Banca & Finanças Inquérito ao Banif na Madeira duplica audições de pessoas-chave

Inquérito ao Banif na Madeira duplica audições de pessoas-chave

Maria Luís Albuquerque, Mário Centeno, Carlos Costa, Jorge Tomé vão testemunhar duas vezes sobre o Banif, noticia o Público.
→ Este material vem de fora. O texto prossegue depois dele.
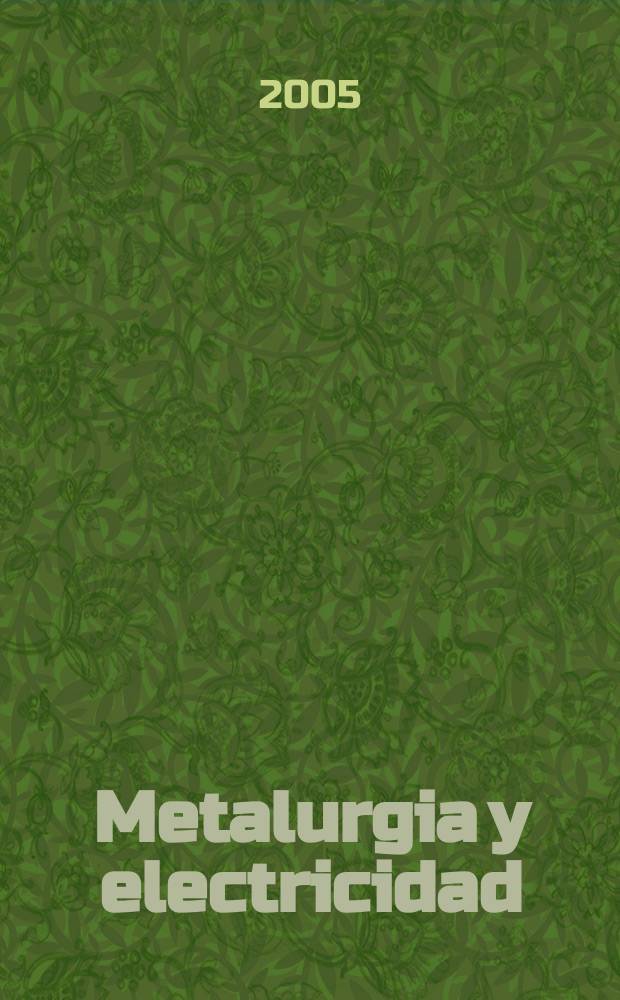 Metalurgia y electricidad : Revista técnica nacional Miembro de la Asoc. española de la prensa técnica. Vol.69, №776
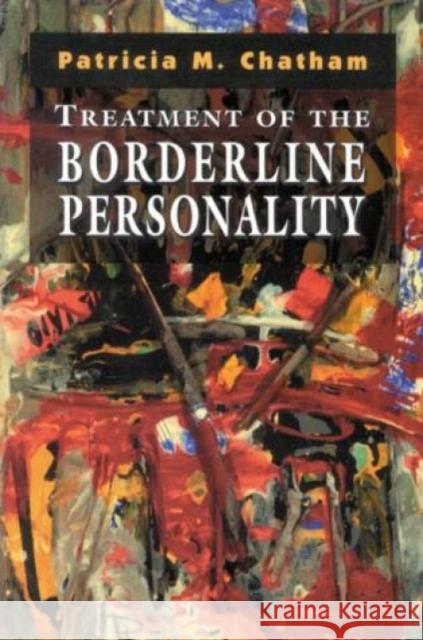 Treatment of the Borderline Personality Patricia M. Chatham 9781568218076 Jason Aronson - książka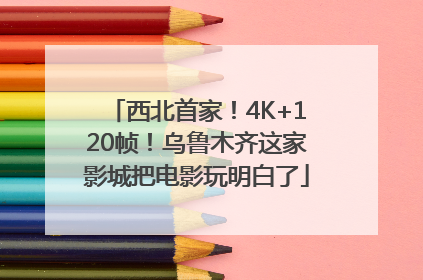 西北首家！4K+120帧！乌鲁木齐这家影城把电影玩明白了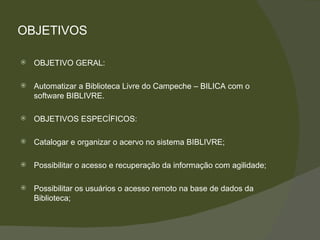 OBJETIVOS OBJETIVO GERAL:  Automatizar a Biblioteca Livre do Campeche – BILICA com o software BIBLIVRE. OBJETIVOS ESPECÍFICOS: Catalogar e organizar o acervo no sistema BIBLIVRE; Possibilitar o acesso e recuperação da informação com agilidade; Possibilitar os usuários o acesso remoto na base de dados da Biblioteca; 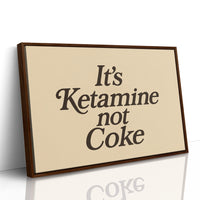 It’s Ketamine Not Coke Bold Quote Print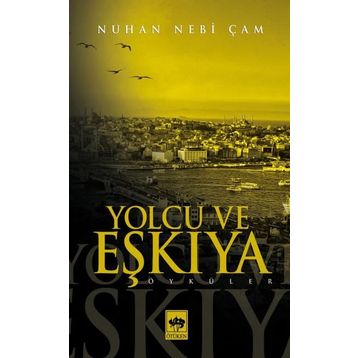 Yolcu ve Eşkıya - Nuhan Nebi Çam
O Parlamento da Madeira quer ouvir estas personalidades no inquérito ao banco que também decorre na Assembleia da República.
Inquérito ao Banif na Madeira duplica audições de pessoas-chave
Rui Silva
Negócios 15 de março de 2016 às 10:40

A realização de uma comissão parlamentar de inquérito ao caso Banif no Parlamento da Madeira, em cuja capital o banco tinha sede, em paralelo ao inquérito que vai decorrer na Assembleia da República, em Lisboa, vai implicar a duplicação de audições às personalidades-chave neste processo.

 

Segundo noticia o Público esta terça-feira, 15 de Março, a Assembleia Legislativa da Madeira quer ouvir a antiga ministra das Finanças, Maria Luís Albuquerque, o actual titular da pasta, Mário Centeno, o governador do Banco de Portugal, Carlos Costa, o presidente da Comissão do Mercado de Valores Mobiliários, o último líder executivo do Banif, Jorge Tomé, e o último "chairman" da instituição, Luís Amado, no inquérito à resolução do banco.

 

Estes mesmos responsáveis vão ser também chamados a prestar esclarecimentos na comissão parlamentar de inquérito ao Banif a decorrer no Parlamento nacional, estando as suas audições agendadas para datas a partir da última semana deste mês.

 

Além dos antigos responsáveis de topo do Banif – lista que inclui ainda os dois últimos presidentes da mesa da assembleia-geral e o último líder do conselho fiscal –, o Parlamento regional quer ainda ouvir os antigos directores do banco na Madeira, David Correia, e nos Açores, Luís Anselmo.

 

Outras diferenças face à comissão de inquérito a decorrer na Assembleia da República passam pela audição ao antigo secretário regional das Finanças, Ventura Garcês, e ao seu sucessor no cargo, Rui Gonçalves.

 

Como explicou ao Público o deputado regional que preside ao inquérito em curso na Madeira, Carlos Rodrigues, ainda "não existe uma data definida para o primeiro grupo de audições, pois como a informação é muita, não podemos avançar para questões sem conhecer o processo".